── TEXT ──
Court cites State promise to make free IDs available without restriction, opponents remain dubious, concerned about disenfranchisement...
By Ernest A. Canning on 8/29/2016, 10:35am PT  

Despite being found a violation of the federal Voting Rights Act by multiple federal courts reviewing several challenges to Wisconsin's Republican-enacted Photo ID voting restriction, the law will stay in place this November, as per a new federal court ruling issued Friday. The court's reasoning is based on an assurance by the state that free Photo IDs will be made more readily available and easier to obtain than they have been in the past.

Late last week, by way of a unanimous decision [PDF], the full U.S. Seventh Circuit Court of Appeal denied competing appeals and cross appeals filed in the two cases challenging Wisconsin's restrictive voting law.

Earlier this month, the plaintiffs in these two cases, Frank v. Walker and One Wisconsin Institute v.Thompsen, sought emergency relief from the full 7th Circuit because it appeared, based on a decision by a conservative three-judge 7th Circuit panel, that nearly ten percent of Wisconsin's electorate was at risk of disenfranchisement via the Republican-enacted statute.
───
DIRECTIVE 1
Please pick out every line of the records below that contains the string "instances".
── RECORDS SUPPLIED ──
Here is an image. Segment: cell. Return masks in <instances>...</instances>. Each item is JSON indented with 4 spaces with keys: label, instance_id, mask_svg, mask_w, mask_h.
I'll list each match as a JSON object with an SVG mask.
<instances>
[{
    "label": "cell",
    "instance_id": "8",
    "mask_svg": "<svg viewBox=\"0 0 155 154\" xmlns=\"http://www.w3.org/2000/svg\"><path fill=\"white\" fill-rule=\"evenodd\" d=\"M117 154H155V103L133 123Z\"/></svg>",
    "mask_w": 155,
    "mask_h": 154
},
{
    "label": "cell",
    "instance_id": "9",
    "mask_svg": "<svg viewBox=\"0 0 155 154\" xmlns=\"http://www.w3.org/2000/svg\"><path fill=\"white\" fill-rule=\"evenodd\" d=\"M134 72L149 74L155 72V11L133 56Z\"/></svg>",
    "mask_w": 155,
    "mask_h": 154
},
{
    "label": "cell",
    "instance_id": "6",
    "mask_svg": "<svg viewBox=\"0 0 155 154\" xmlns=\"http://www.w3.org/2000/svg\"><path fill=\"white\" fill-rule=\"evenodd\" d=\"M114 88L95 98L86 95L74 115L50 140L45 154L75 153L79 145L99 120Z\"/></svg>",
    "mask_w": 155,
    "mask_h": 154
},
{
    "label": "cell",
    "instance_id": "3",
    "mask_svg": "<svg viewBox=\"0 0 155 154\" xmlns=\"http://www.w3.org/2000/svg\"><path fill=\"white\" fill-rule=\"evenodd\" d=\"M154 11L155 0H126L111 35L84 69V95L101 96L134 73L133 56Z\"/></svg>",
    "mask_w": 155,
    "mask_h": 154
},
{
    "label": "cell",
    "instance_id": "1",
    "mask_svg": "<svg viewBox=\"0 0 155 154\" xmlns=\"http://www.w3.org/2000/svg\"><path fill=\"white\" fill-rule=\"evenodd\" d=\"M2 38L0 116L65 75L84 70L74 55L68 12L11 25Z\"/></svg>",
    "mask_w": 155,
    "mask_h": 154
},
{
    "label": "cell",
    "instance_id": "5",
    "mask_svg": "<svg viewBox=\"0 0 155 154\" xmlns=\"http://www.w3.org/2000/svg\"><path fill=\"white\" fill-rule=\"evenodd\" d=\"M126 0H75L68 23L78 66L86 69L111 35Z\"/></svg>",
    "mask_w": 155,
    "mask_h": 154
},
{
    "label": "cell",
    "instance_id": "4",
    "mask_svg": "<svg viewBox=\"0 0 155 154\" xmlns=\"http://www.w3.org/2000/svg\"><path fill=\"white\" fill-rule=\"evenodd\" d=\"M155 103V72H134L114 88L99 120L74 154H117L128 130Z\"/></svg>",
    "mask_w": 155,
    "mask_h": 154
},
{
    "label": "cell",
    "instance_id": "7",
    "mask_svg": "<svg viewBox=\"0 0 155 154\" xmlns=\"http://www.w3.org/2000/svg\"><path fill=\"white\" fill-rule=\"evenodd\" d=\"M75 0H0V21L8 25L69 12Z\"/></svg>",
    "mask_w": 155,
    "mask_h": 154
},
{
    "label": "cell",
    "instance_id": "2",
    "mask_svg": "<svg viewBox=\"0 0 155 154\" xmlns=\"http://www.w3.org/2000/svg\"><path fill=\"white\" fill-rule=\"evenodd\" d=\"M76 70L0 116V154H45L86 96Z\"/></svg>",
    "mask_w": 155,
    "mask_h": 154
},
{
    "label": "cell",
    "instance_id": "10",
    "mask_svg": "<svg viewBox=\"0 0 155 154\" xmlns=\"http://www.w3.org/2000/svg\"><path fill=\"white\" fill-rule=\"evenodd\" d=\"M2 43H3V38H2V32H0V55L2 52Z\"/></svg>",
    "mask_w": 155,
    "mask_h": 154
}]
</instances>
───
DIRECTIVE 2
Output the part of the voter ID article from "Despite being found" to "restrictive voting law.".

COMPLETE ANSWER 1
Here is an image. Segment: cell. Return masks in <instances>...</instances>. Each item is JSON indented with 4 spaces with keys: label, instance_id, mask_svg, mask_w, mask_h.
<instances>
</instances>

COMPLETE ANSWER 2
Despite being found a violation of the federal Voting Rights Act by multiple federal courts reviewing several challenges to Wisconsin's Republican-enacted Photo ID voting restriction, the law will stay in place this November, as per a new federal court ruling issued Friday. The court's reasoning is based on an assurance by the state that free Photo IDs will be made more readily available and easier to obtain than they have been in the past.

Late last week, by way of a unanimous decision [PDF], the full U.S. Seventh Circuit Court of Appeal denied competing appeals and cross appeals filed in the two cases challenging Wisconsin's restrictive voting law.